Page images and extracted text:
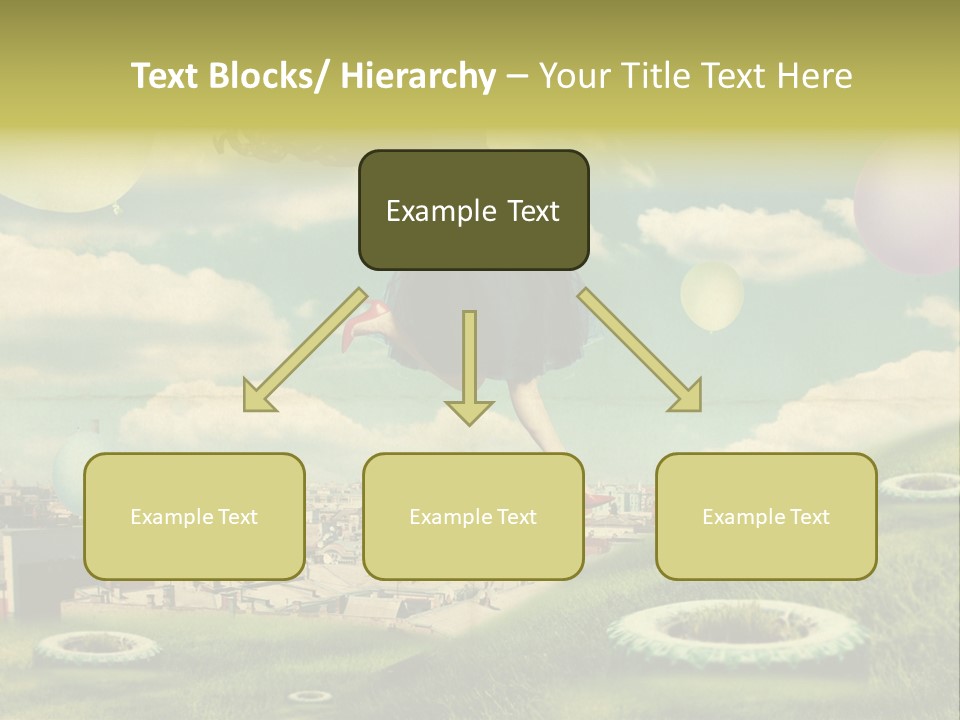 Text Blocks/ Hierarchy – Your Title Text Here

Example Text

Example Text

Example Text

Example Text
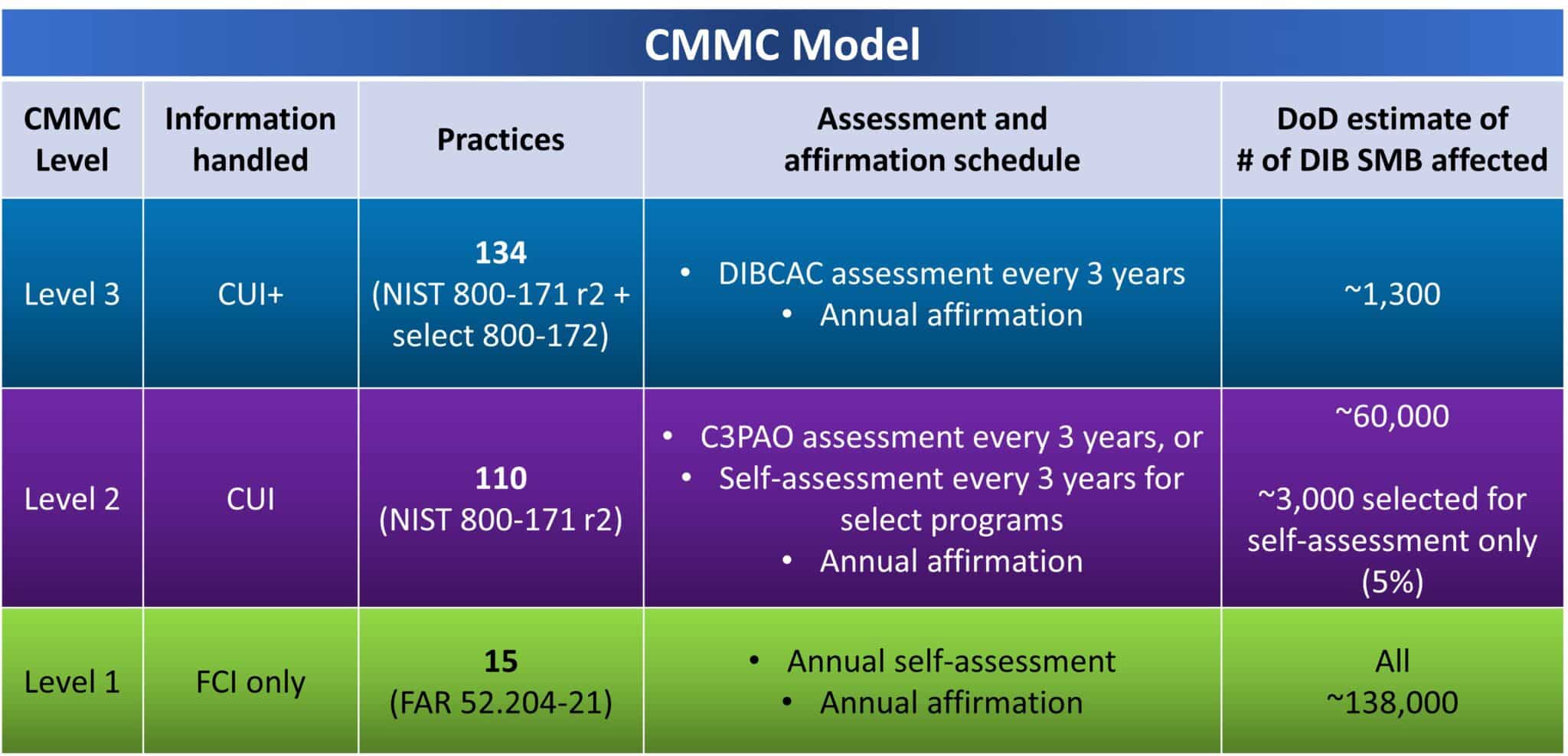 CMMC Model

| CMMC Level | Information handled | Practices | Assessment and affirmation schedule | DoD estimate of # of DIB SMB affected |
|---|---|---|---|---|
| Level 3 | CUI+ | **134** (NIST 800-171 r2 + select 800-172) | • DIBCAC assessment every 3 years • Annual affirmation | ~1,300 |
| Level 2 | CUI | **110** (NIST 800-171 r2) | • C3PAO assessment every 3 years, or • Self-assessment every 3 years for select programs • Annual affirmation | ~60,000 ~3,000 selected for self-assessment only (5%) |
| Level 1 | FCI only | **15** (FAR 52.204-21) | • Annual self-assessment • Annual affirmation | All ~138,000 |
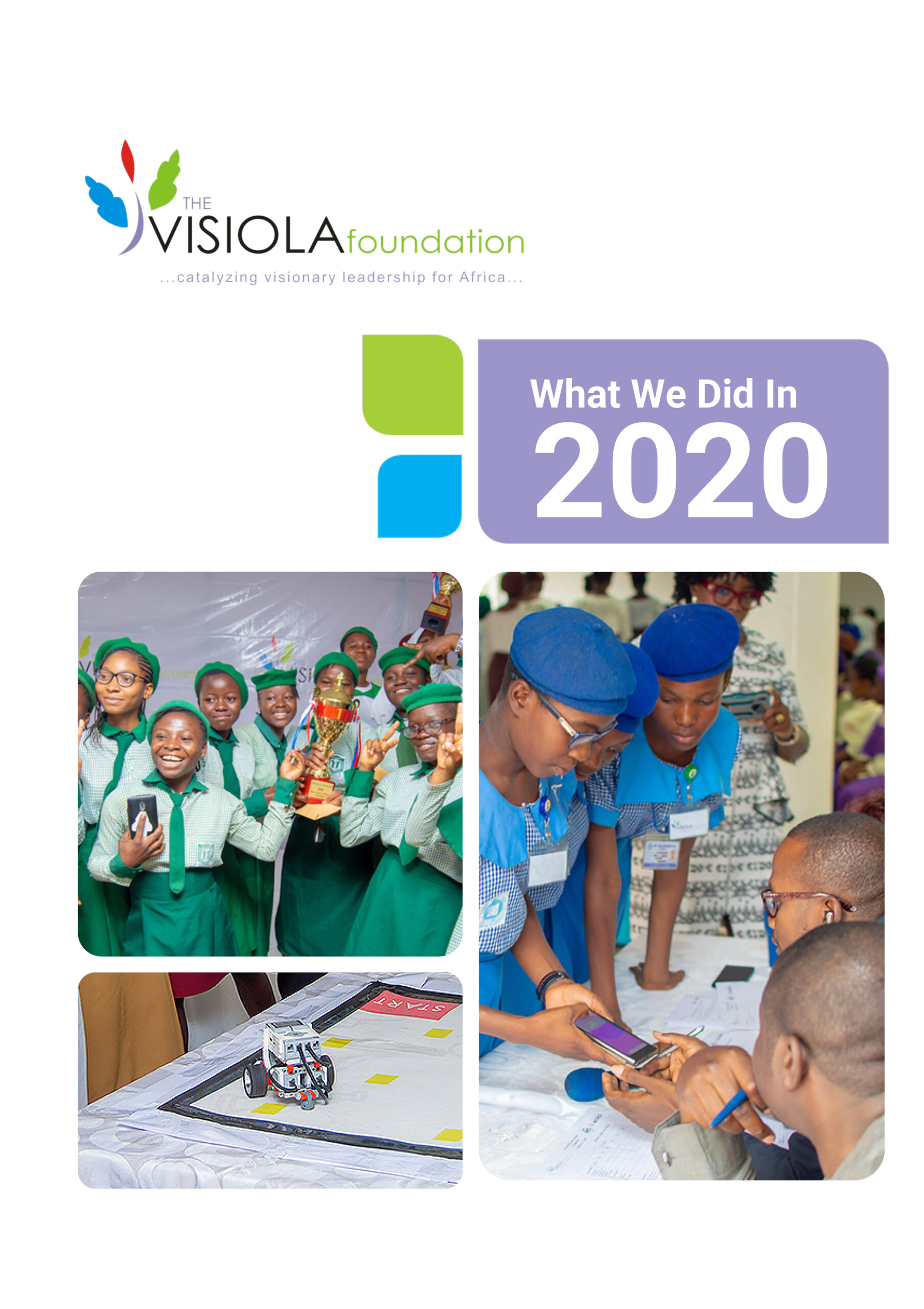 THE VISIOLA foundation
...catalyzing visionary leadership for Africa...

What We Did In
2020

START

Aim of the task: Look through the entries and find each line that has the string "years". Copy those lines.

Result of the exercise:
| Level 3 | CUI+ | **134** (NIST 800-171 r2 + select 800-172) | • DIBCAC assessment every 3 years • Annual affirmation | ~1,300 |
| Level 2 | CUI | **110** (NIST 800-171 r2) | • C3PAO assessment every 3 years, or • Self-assessment every 3 years for select programs • Annual affirmation | ~60,000 ~3,000 selected for self-assessment only (5%) |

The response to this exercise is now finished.